■ What the task requires ■
Copy each line of the data that has "emailaddress" in it.

Collected data:
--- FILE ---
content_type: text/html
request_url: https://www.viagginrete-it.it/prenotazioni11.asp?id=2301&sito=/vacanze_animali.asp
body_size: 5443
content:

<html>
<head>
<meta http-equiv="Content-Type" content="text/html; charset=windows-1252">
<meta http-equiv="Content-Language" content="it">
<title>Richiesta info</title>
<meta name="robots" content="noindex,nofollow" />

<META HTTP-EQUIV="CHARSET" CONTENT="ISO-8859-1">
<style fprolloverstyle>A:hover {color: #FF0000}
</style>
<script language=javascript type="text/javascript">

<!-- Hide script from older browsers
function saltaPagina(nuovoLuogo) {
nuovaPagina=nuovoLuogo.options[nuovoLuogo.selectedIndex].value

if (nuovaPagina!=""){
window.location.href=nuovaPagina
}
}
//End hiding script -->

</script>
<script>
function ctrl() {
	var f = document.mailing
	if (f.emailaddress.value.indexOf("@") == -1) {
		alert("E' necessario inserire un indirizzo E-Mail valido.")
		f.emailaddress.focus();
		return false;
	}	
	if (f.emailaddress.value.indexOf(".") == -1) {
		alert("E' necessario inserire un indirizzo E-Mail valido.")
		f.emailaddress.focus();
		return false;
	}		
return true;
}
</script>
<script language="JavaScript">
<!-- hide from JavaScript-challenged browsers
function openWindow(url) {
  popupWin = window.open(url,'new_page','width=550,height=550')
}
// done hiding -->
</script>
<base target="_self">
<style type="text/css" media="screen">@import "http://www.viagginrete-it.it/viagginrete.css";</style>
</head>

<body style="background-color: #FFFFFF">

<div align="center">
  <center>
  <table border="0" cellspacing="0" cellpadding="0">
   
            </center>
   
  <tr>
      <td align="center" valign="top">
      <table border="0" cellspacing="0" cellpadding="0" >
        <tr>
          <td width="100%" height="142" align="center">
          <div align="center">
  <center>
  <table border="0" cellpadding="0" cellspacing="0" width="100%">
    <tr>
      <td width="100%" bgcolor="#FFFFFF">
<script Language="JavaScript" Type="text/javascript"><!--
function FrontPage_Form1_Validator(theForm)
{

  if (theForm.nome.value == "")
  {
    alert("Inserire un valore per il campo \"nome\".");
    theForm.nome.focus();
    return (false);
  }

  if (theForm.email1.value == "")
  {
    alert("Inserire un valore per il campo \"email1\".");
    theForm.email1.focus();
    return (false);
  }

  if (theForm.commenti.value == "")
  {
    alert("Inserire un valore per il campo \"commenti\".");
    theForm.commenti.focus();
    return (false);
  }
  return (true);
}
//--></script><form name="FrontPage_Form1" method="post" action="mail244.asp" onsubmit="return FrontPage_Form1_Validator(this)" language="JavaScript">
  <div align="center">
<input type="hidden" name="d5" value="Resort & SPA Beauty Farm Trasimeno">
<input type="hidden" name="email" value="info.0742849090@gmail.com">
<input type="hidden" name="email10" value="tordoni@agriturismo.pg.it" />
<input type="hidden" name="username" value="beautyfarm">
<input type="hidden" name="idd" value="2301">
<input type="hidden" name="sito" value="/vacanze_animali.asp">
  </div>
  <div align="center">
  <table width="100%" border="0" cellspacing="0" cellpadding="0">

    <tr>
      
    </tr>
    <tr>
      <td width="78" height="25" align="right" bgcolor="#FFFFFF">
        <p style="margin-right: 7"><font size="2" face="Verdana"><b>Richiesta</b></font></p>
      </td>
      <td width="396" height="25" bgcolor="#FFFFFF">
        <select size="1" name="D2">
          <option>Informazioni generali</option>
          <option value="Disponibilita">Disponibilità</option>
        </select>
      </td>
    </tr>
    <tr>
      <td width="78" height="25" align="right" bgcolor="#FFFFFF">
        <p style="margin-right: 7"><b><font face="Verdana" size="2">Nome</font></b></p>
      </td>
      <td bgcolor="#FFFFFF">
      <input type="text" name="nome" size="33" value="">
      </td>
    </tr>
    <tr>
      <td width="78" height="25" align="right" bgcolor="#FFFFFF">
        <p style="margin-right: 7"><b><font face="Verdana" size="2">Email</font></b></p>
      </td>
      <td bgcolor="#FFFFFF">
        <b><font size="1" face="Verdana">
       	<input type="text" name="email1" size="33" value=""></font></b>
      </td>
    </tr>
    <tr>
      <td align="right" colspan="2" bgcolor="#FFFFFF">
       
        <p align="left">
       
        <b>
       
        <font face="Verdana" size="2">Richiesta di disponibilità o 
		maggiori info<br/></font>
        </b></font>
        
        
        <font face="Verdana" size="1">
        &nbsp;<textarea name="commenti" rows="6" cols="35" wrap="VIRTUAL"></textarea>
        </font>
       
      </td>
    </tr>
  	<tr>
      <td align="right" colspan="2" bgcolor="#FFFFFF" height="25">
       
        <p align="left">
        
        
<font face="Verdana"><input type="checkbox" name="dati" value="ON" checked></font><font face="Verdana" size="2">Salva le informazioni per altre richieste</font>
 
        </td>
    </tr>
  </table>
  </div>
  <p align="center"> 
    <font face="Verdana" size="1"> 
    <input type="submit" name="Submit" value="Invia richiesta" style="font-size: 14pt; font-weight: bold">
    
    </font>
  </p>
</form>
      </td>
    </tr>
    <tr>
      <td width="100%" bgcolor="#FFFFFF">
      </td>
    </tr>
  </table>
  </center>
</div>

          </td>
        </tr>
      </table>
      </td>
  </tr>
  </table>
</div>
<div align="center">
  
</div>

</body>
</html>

■ Reply to the task ■
	if (f.emailaddress.value.indexOf("@") == -1) {
		f.emailaddress.focus();
	if (f.emailaddress.value.indexOf(".") == -1) {
		f.emailaddress.focus();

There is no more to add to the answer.